## EXERCISE GOAL
Exactly how many lines below mention "charset"? Answer with that number alone.

◆ ◆ ◆ ◆ ◆

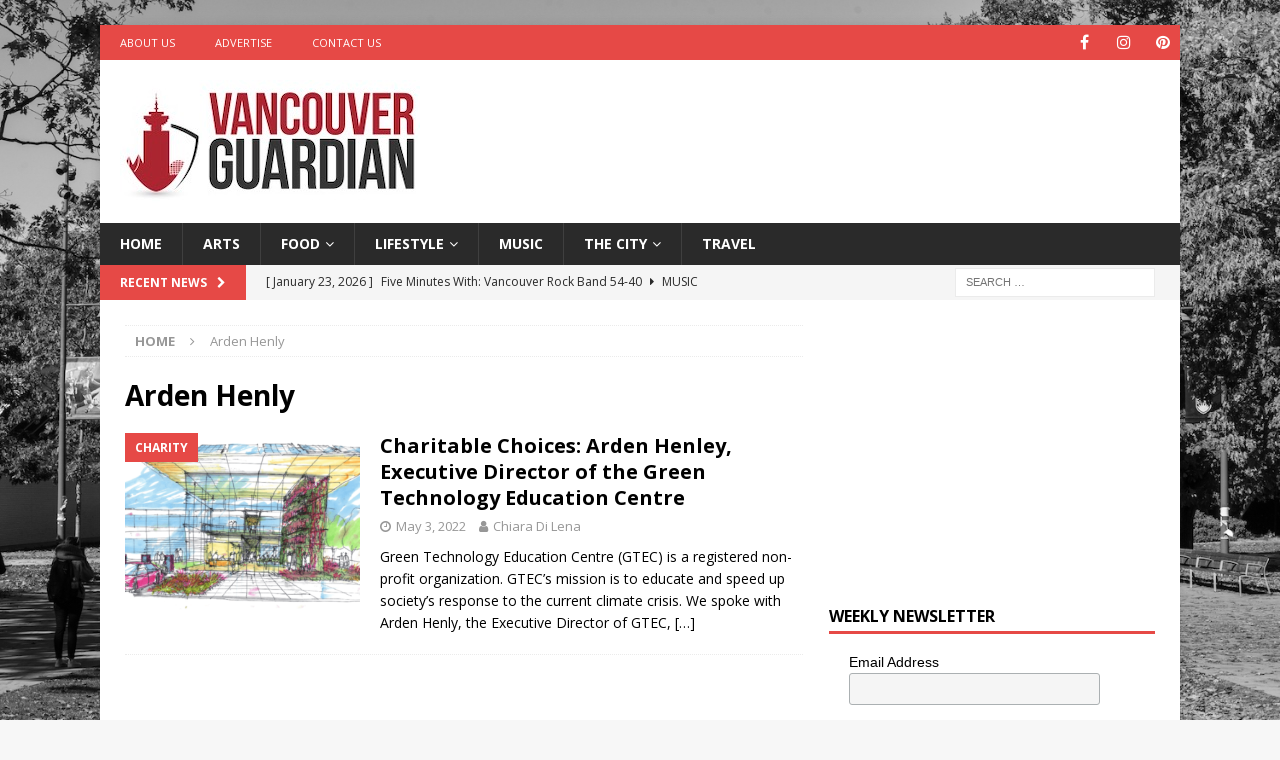

--- FILE ---
content_type: text/html; charset=utf-8
request_url: https://www.google.com/recaptcha/api2/aframe
body_size: 268
content:
<!DOCTYPE HTML><html><head><meta http-equiv="content-type" content="text/html; charset=UTF-8"></head><body><script nonce="592tw6PMCy2QzSkJwjdWiQ">/** Anti-fraud and anti-abuse applications only. See google.com/recaptcha */ try{var clients={'sodar':'https://pagead2.googlesyndication.com/pagead/sodar?'};window.addEventListener("message",function(a){try{if(a.source===window.parent){var b=JSON.parse(a.data);var c=clients[b['id']];if(c){var d=document.createElement('img');d.src=c+b['params']+'&rc='+(localStorage.getItem("rc::a")?sessionStorage.getItem("rc::b"):"");window.document.body.appendChild(d);sessionStorage.setItem("rc::e",parseInt(sessionStorage.getItem("rc::e")||0)+1);localStorage.setItem("rc::h",'1769179848941');}}}catch(b){}});window.parent.postMessage("_grecaptcha_ready", "*");}catch(b){}</script></body></html>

◆ ◆ ◆ ◆ ◆

## RESPONSE BELOW
2